増田 名物な人でもあったんですよね。そのチャベス大統領が病気で亡くなり、その後を引き継ぐということになったときに、白羽の矢が立ったのが副大統領だったマドゥロさんだった。
池上 チャベス政権の時代は石油の値段が高かったこともあって、アメリカを怒らせることになるんですけど、アメリカの石油会社を国有化してしまうわけですね。そしてその財産を国民に振り分けて、国民の支持を得ました。
マドゥロ大統領の来歴と
政治手腕は?
増田 その後を引き継いだマドゥロさんは、どうだったのでしょうか。
池上 マドゥロ大統領は、とにかくチャベスさんの忠実な部下というだけで、政策の能力だとか経済についての知識が全くない人だと言われていますね。
もともとはバスの運転手で、それから労働組合運動をやって、チャベスさんに見いだされたという人です。マドゥロさんが大統領に就任した頃、石油の値段が非常に下がってしまうんですよね。

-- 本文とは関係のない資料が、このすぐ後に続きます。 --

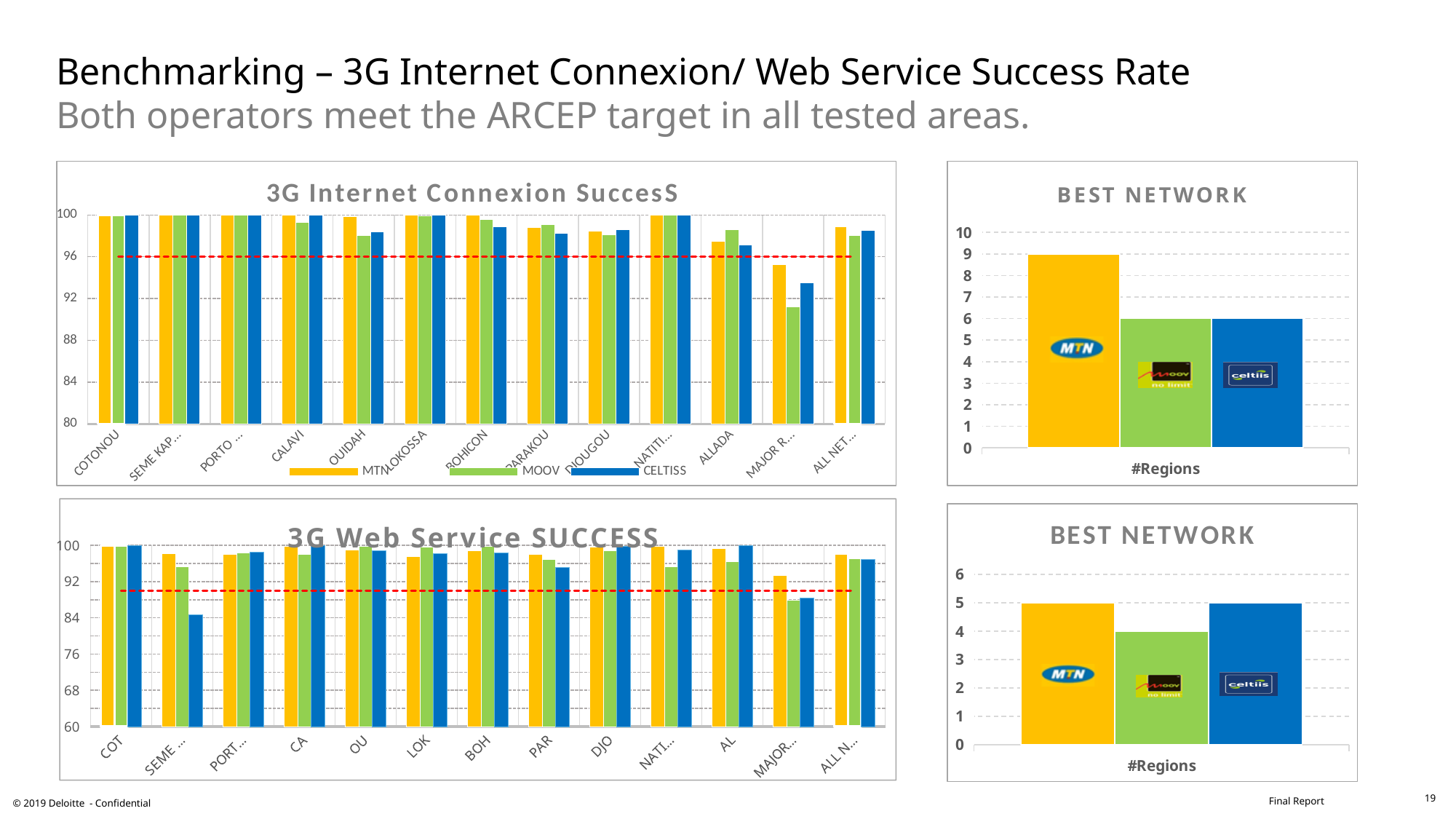
What kind of chart is the 3G Web Service SUCCESS chart? bar chart In the bottom-right BEST NETWORK chart, how many regions does CELTIIS win? 5 In the top-right BEST NETWORK chart, how many regions does MTN win? 9 In the top-right BEST NETWORK chart, how many regions does MOOV win? 6 In the 3G Web Service SUCCESS chart, is the CELTIIS value for SEME greater or less than 92? less How many categories are shown on the x axis of the 3G Internet Connexion SuccesS chart? 13 In the top-right BEST NETWORK chart, which operator has the highest number of regions? MTN In the bottom-right BEST NETWORK chart, which operator has the lowest number of regions? MOOV In the bottom-right BEST NETWORK chart, how many regions does MOOV win? 4 In the bottom-right BEST NETWORK chart, which is larger: the number of regions for MTN or for MOOV? MTN In the top-right BEST NETWORK chart, what is the difference between the number of regions for MTN and for CELTIIS? 3 How many series does the legend of the 3G Internet Connexion SuccesS chart list? 3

だから本当に国の富が大きく減ってきてしまう中で、経済を立て直すことができないまま、ものすごいインフレが進み、治安も悪化する。その結果、ベネズエラにいると命の危険がある家族が次々に逃げていく。
隣国コロンビアに大勢逃げていきましたが、中にはさらにアメリカに逃げていくという人もいっぱいいましたよね。